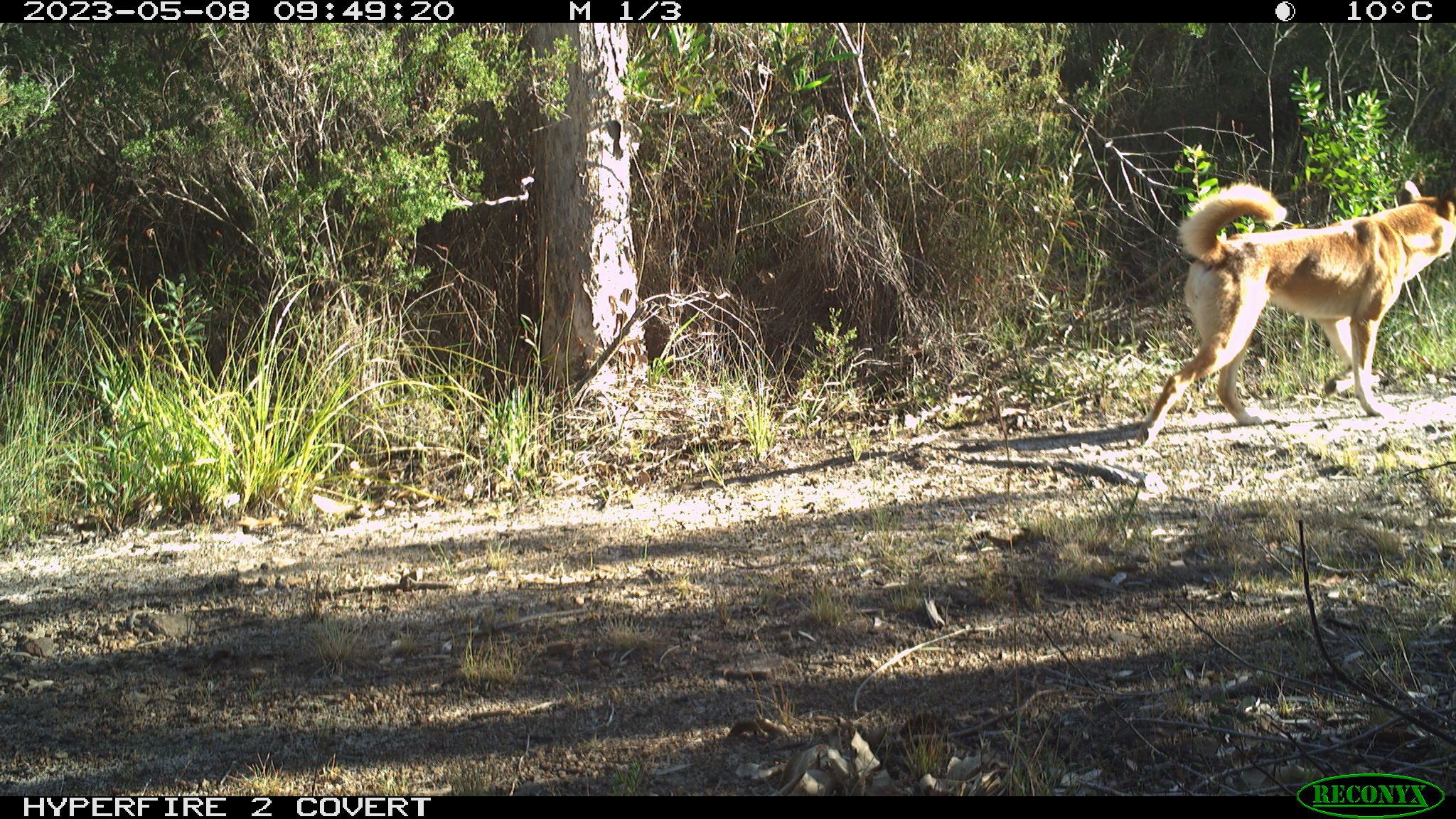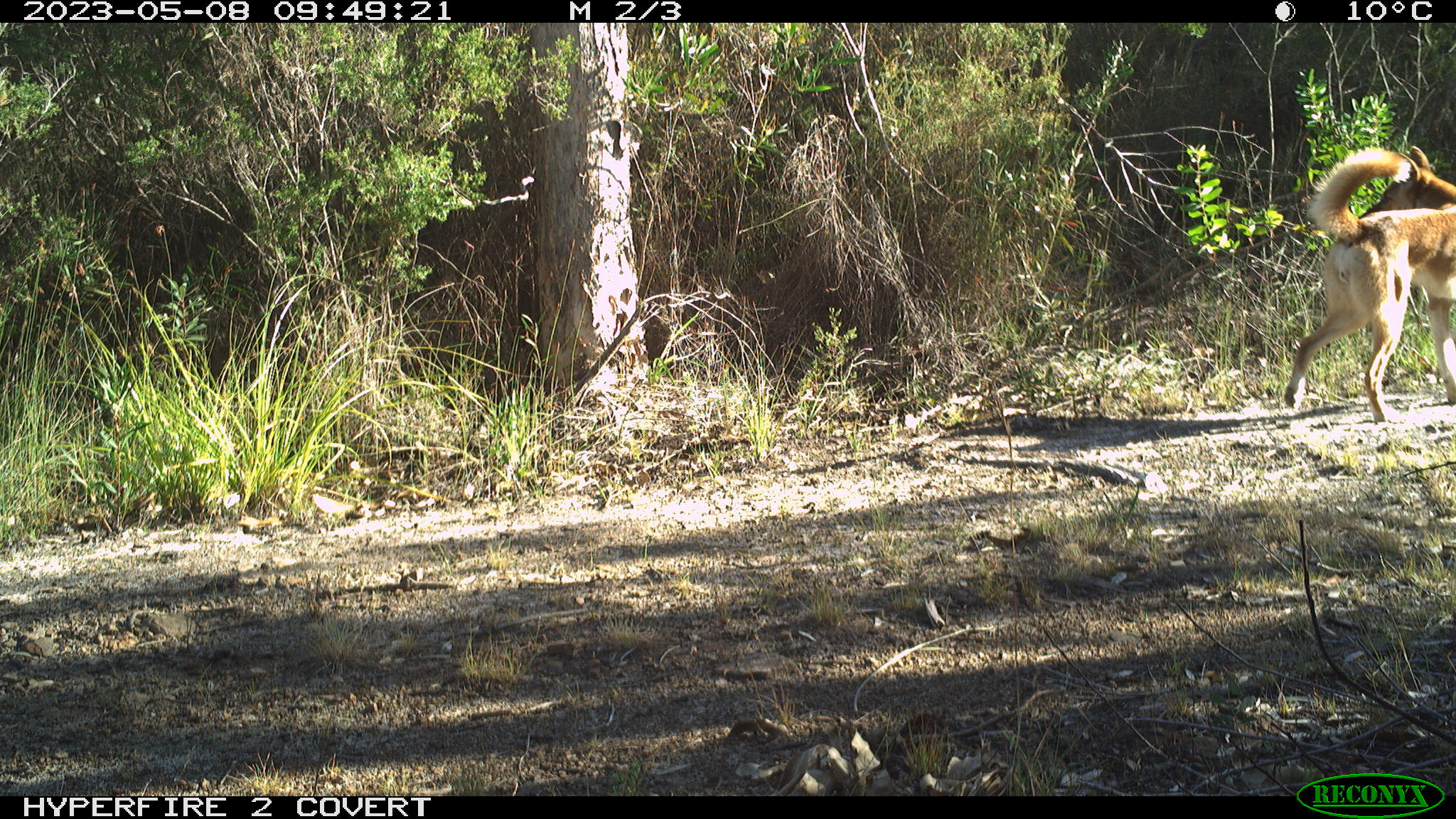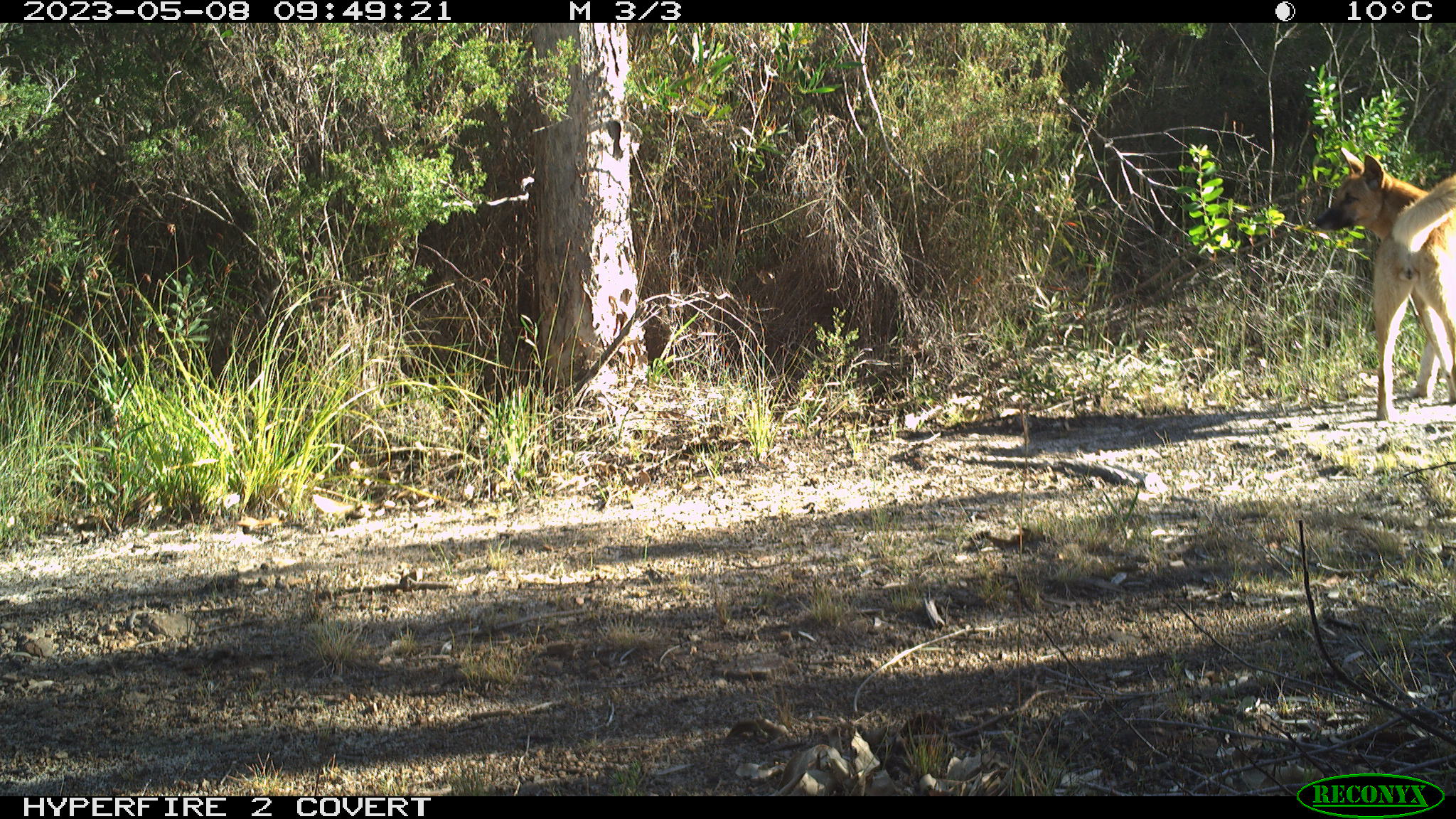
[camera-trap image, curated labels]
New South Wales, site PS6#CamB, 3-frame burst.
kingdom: Animalia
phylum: Chordata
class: Mammalia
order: Carnivora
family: Canidae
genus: Canis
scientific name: Canis familiaris dingo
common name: dingo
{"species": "dingo (Canis familiaris dingo)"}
..............................
* [WHAT TO WORK ON] All lines above must be repeated exactly, and the pictures must be omitted.

* [WRITTEN RESPONSE]
[camera-trap image, curated labels]
New South Wales, site PS6#CamB, 3-frame burst.
kingdom: Animalia
phylum: Chordata
class: Mammalia
order: Carnivora
family: Canidae
genus: Canis
scientific name: Canis familiaris dingo
common name: dingo
{"species": "dingo (Canis familiaris dingo)"}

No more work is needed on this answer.